- INPUT MATERIAL:
————————
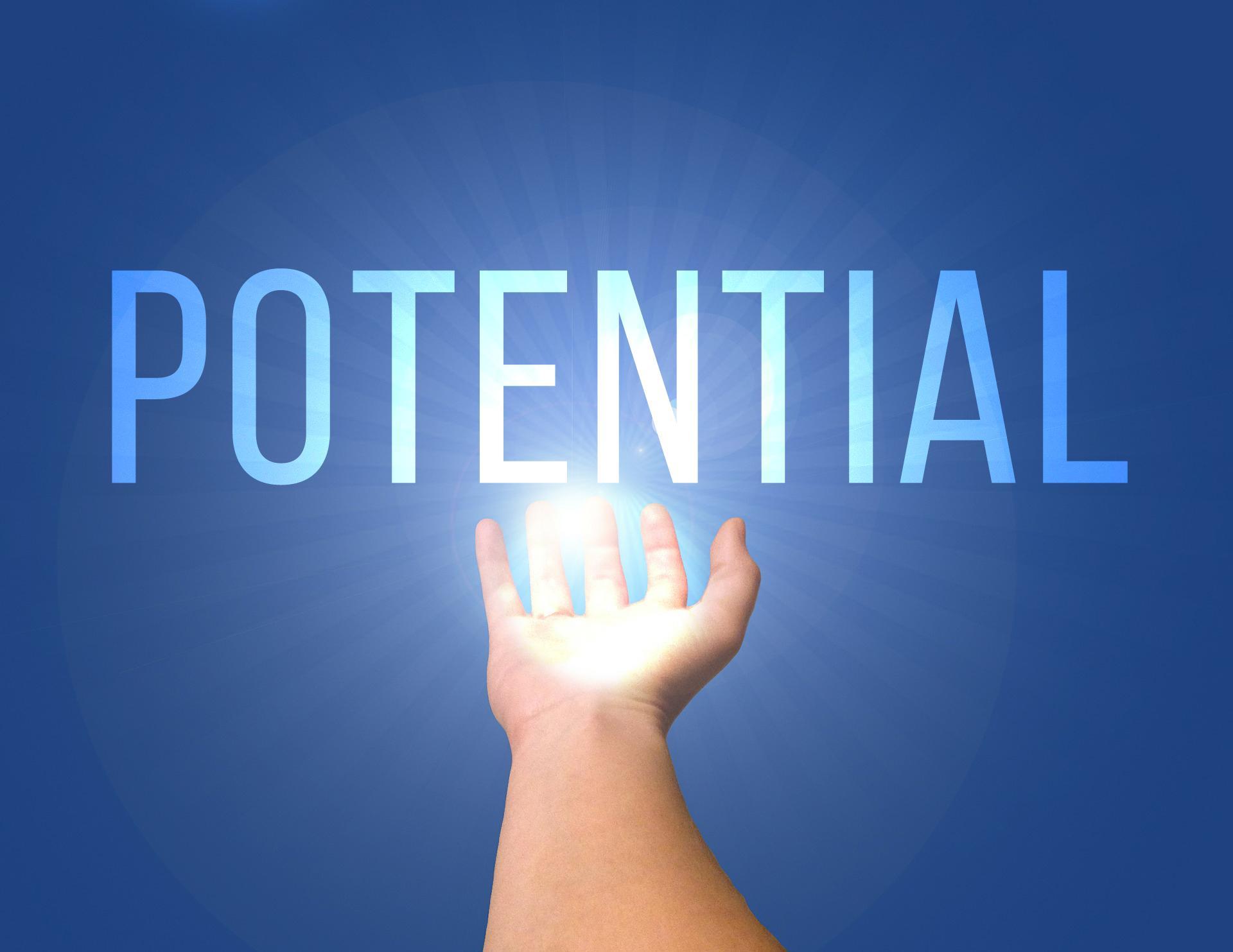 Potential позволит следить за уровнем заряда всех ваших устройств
————————
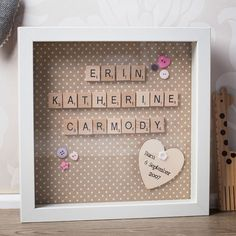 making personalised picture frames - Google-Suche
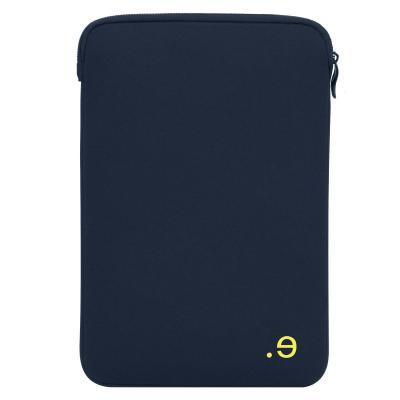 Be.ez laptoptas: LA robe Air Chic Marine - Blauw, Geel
————————
- THE TASK: Would you please repeat only the lines above, beginning at the one that has "making personalised picture" and stopping after the one that has "Be.ez laptoptas: LA", exactly and with no pictures?

- EXPECTED OUTPUT:
 making personalised picture frames - Google-Suche
 Be.ez laptoptas: LA robe Air Chic Marine - Blauw, Geel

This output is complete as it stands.